* **YOUR INSTRUCTIONS**: Every line from the one holding "Thumbnail Cottage for" through the one holding "20-1 3月に入ってから体" in the data below must be returned exactly, both ends included, with pictures left out and nothing else added.

**** SUPPLIED MATERIAL ****

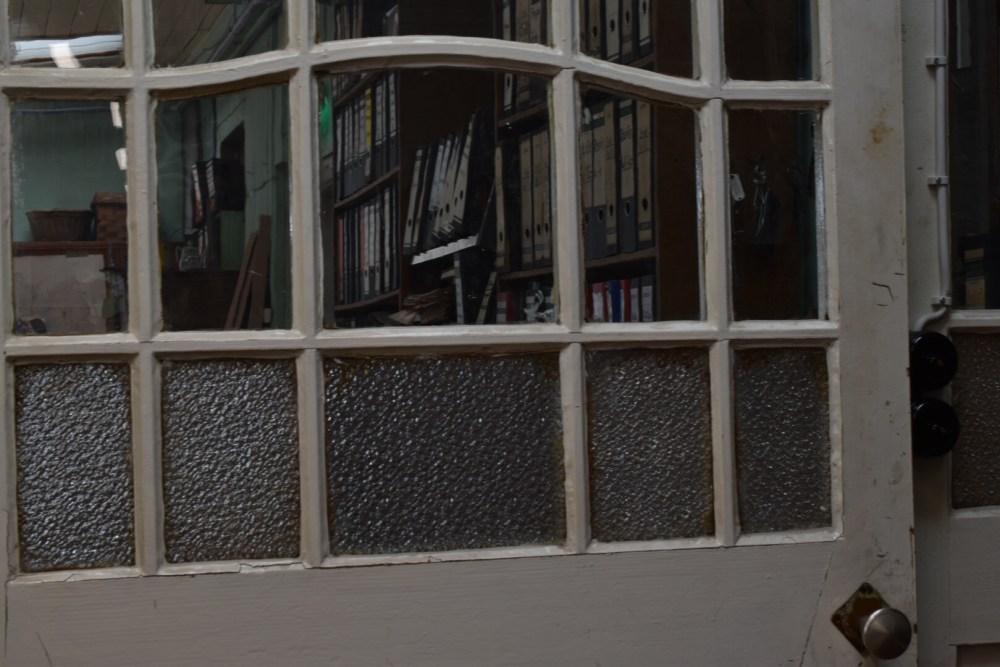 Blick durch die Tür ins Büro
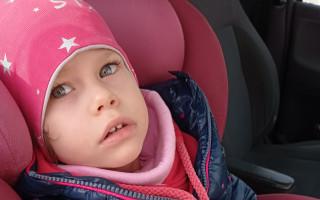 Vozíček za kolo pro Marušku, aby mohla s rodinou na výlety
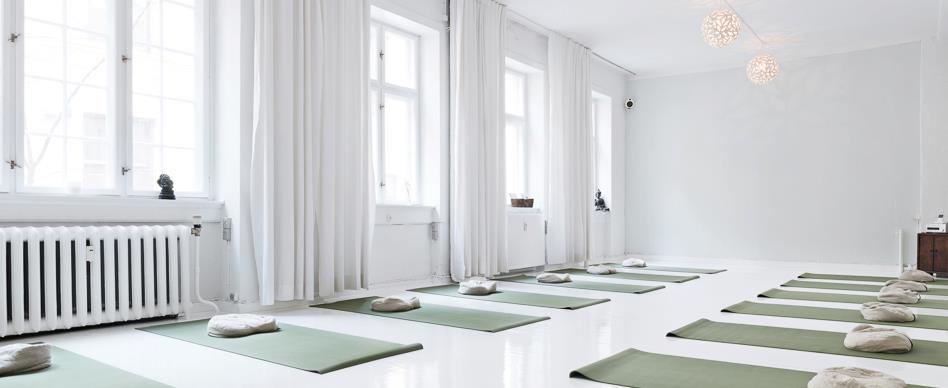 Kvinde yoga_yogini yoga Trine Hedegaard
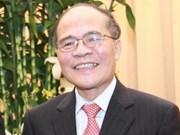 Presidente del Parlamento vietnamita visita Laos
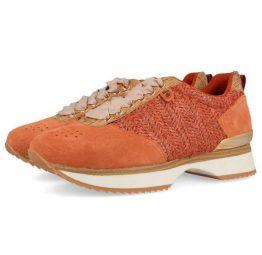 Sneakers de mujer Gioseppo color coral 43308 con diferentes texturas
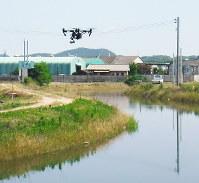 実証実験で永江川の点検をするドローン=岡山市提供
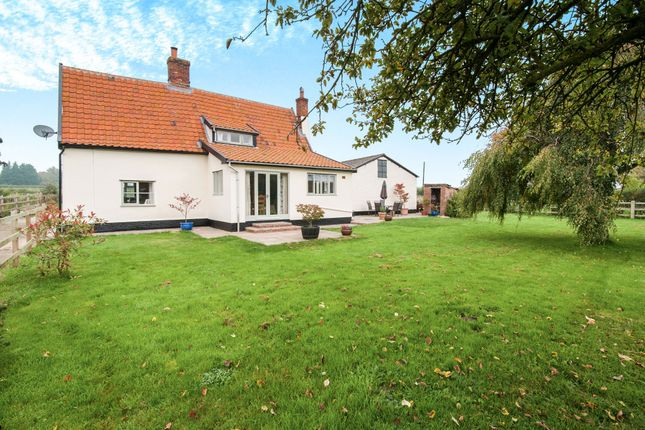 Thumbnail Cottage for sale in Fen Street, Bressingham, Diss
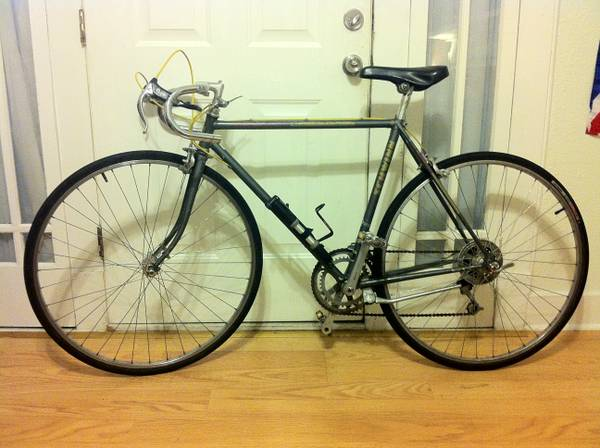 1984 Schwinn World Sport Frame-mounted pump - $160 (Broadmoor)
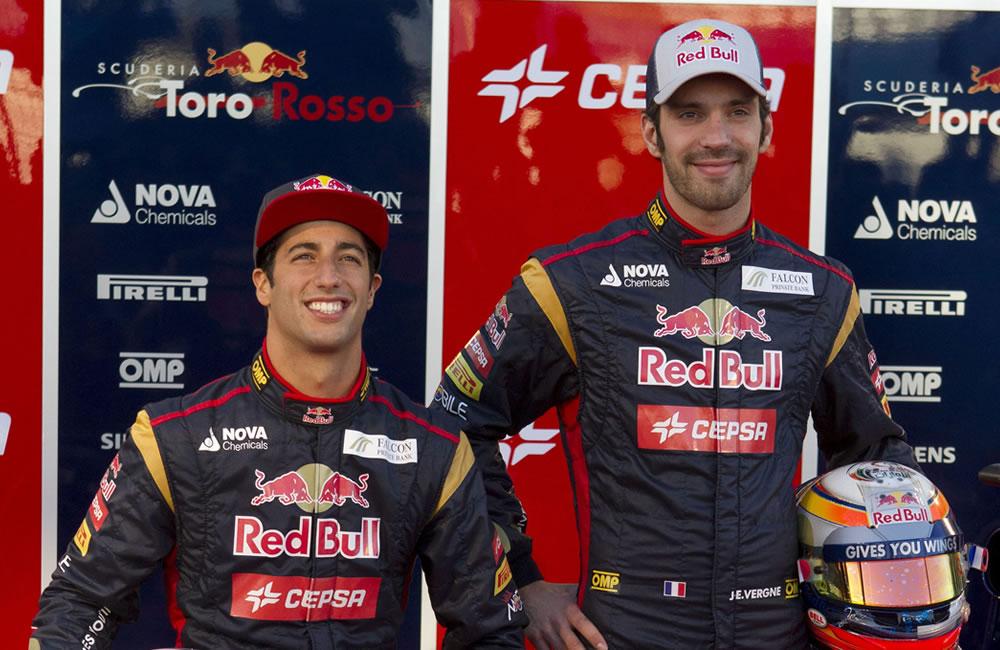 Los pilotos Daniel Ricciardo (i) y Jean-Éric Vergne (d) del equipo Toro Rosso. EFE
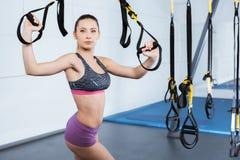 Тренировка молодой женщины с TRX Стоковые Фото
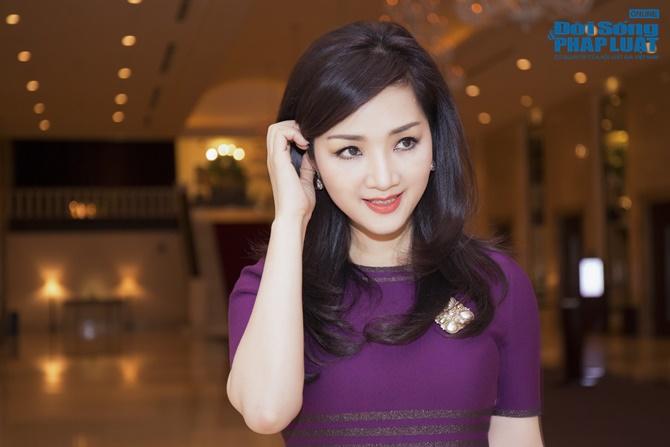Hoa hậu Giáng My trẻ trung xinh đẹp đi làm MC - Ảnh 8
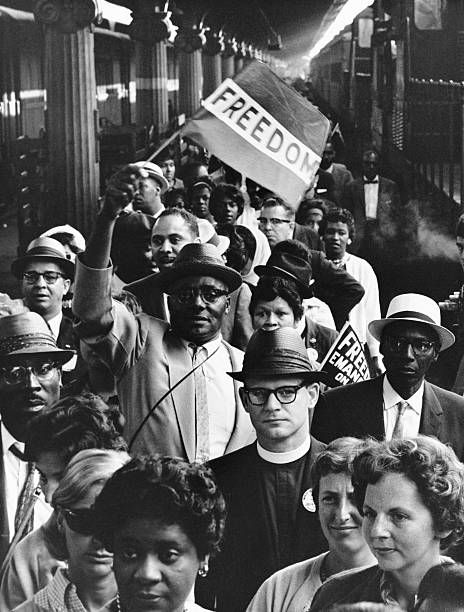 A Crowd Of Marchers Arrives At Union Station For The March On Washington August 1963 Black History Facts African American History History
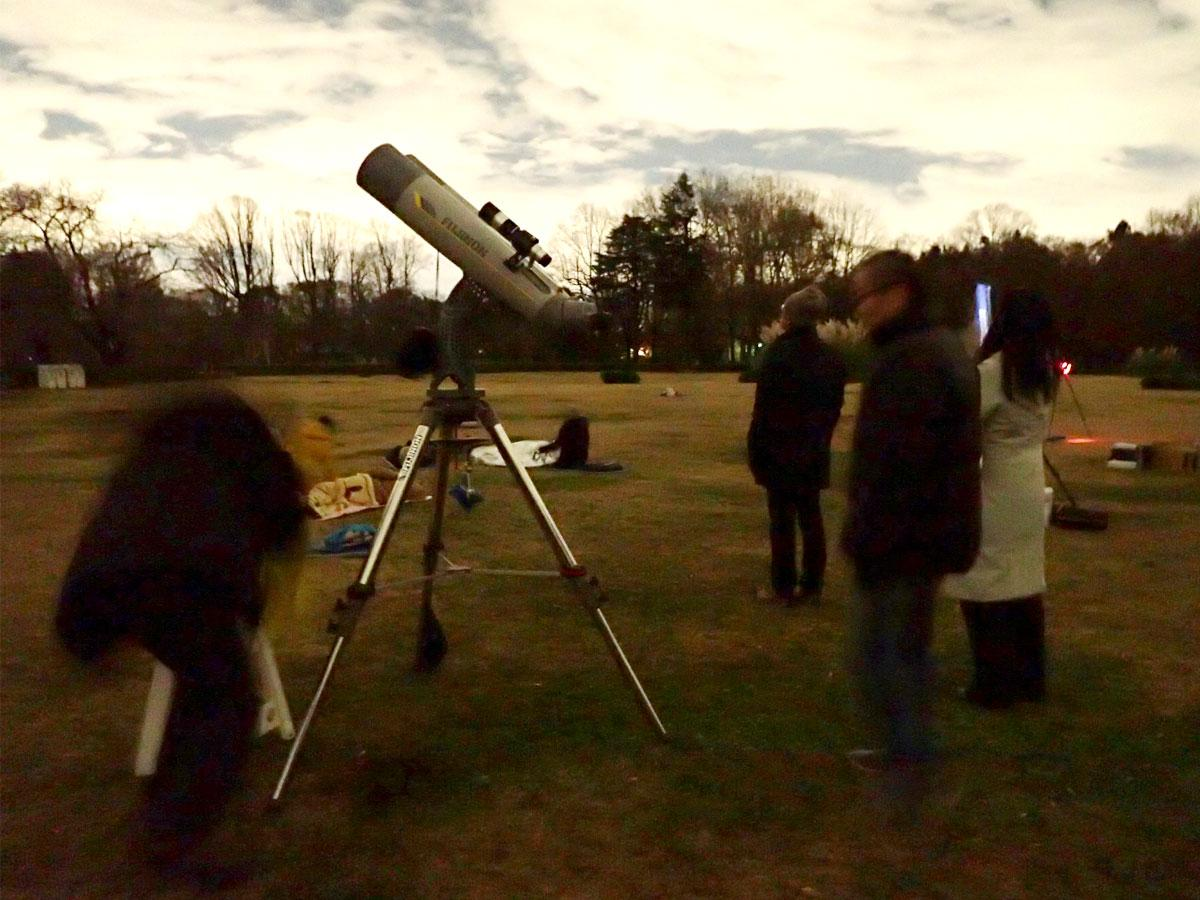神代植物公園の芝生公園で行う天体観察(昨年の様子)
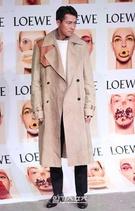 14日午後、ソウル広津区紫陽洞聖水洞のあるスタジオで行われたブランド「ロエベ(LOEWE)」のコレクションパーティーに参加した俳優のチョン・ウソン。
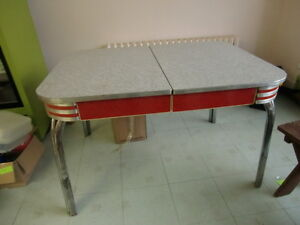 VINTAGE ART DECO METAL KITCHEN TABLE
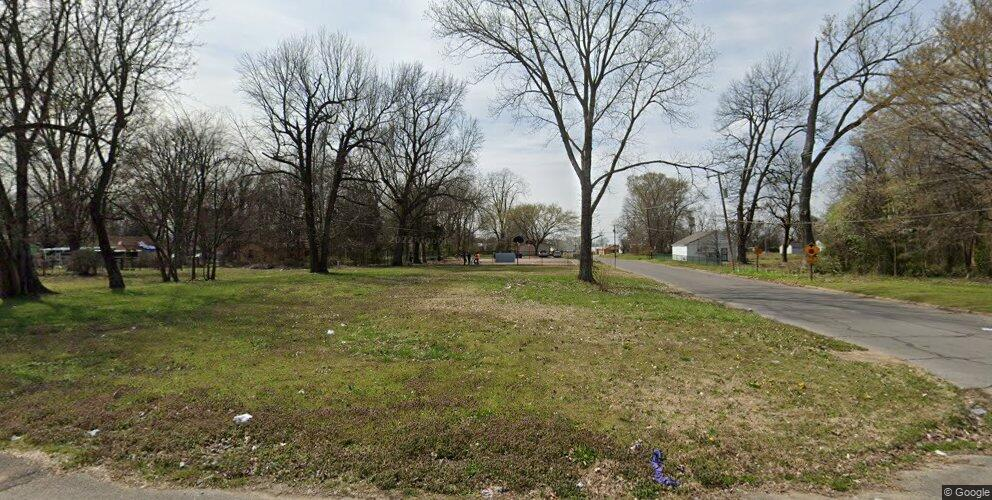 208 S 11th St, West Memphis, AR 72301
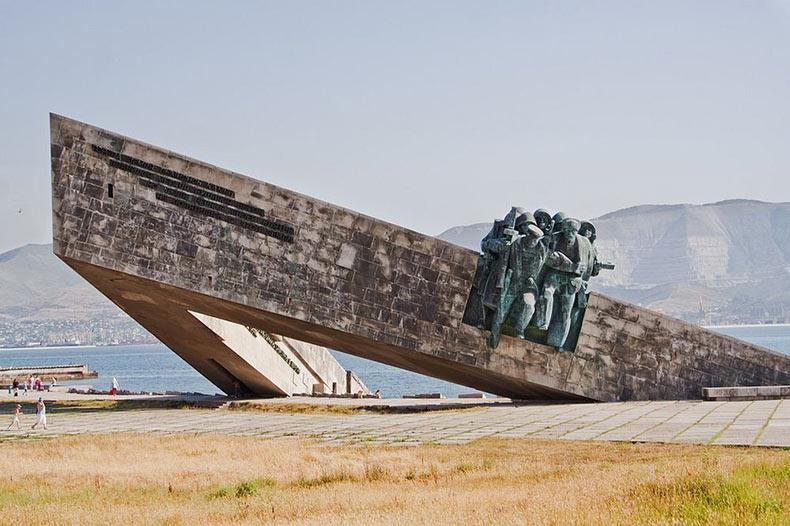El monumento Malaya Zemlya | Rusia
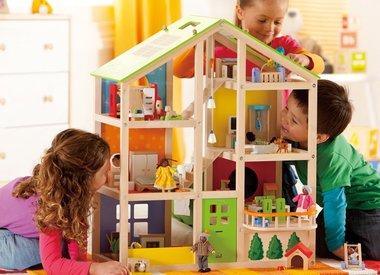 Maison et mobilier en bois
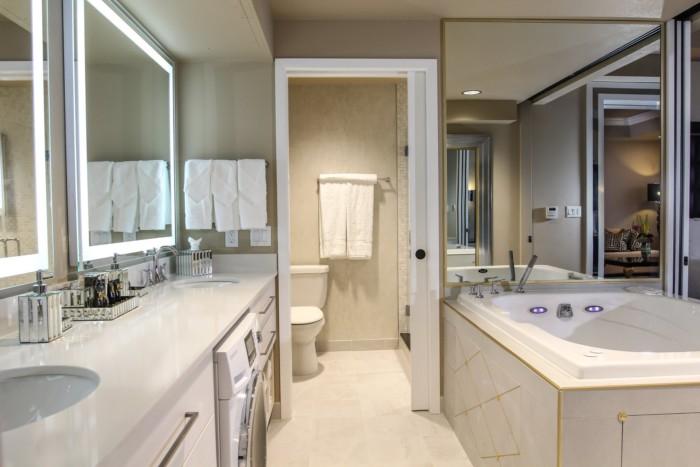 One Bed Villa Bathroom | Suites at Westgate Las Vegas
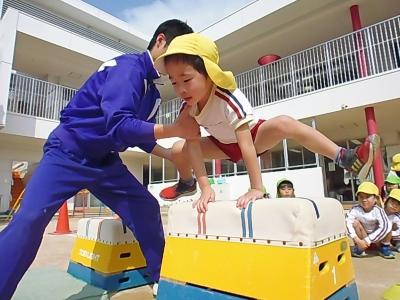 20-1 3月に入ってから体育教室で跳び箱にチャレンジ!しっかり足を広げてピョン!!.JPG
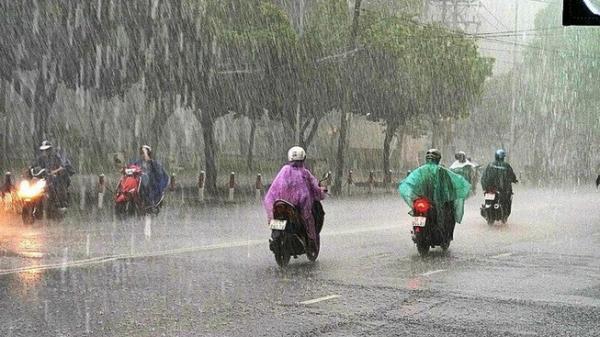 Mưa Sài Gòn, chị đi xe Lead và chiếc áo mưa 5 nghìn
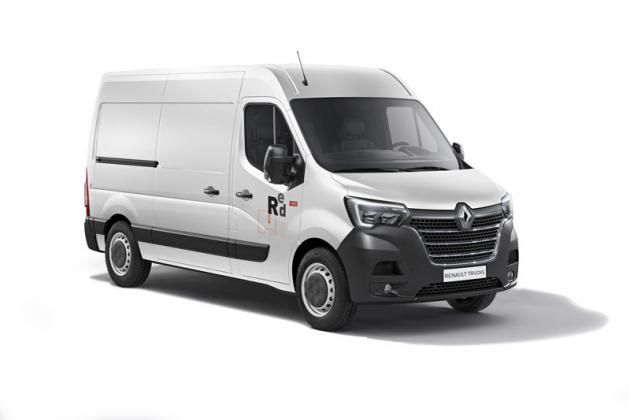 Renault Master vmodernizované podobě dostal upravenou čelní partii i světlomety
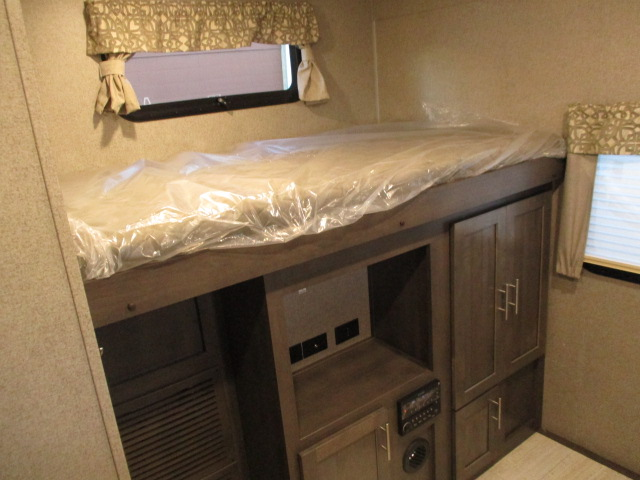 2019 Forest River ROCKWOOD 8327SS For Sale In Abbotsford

****

* **TASK OUTPUT**:
 Thumbnail Cottage for sale in Fen Street, Bressingham, Diss
 1984 Schwinn World Sport Frame-mounted pump - $160 (Broadmoor)
 Los pilotos Daniel Ricciardo (i) y Jean-Éric Vergne (d) del equipo Toro Rosso. EFE
 Тренировка молодой женщины с TRX Стоковые Фото
Hoa hậu Giáng My trẻ trung xinh đẹp đi làm MC - Ảnh 8
 A Crowd Of Marchers Arrives At Union Station For The March On Washington August 1963 Black History Facts African American History History
神代植物公園の芝生公園で行う天体観察(昨年の様子)
 14日午後、ソウル広津区紫陽洞聖水洞のあるスタジオで行われたブランド「ロエベ(LOEWE)」のコレクションパーティーに参加した俳優のチョン・ウソン。
 VINTAGE ART DECO METAL KITCHEN TABLE
 208 S 11th St, West Memphis, AR 72301
El monumento Malaya Zemlya | Rusia
 Maison et mobilier en bois
 One Bed Villa Bathroom | Suites at Westgate Las Vegas
 20-1 3月に入ってから体育教室で跳び箱にチャレンジ!しっかり足を広げてピョン!!.JPG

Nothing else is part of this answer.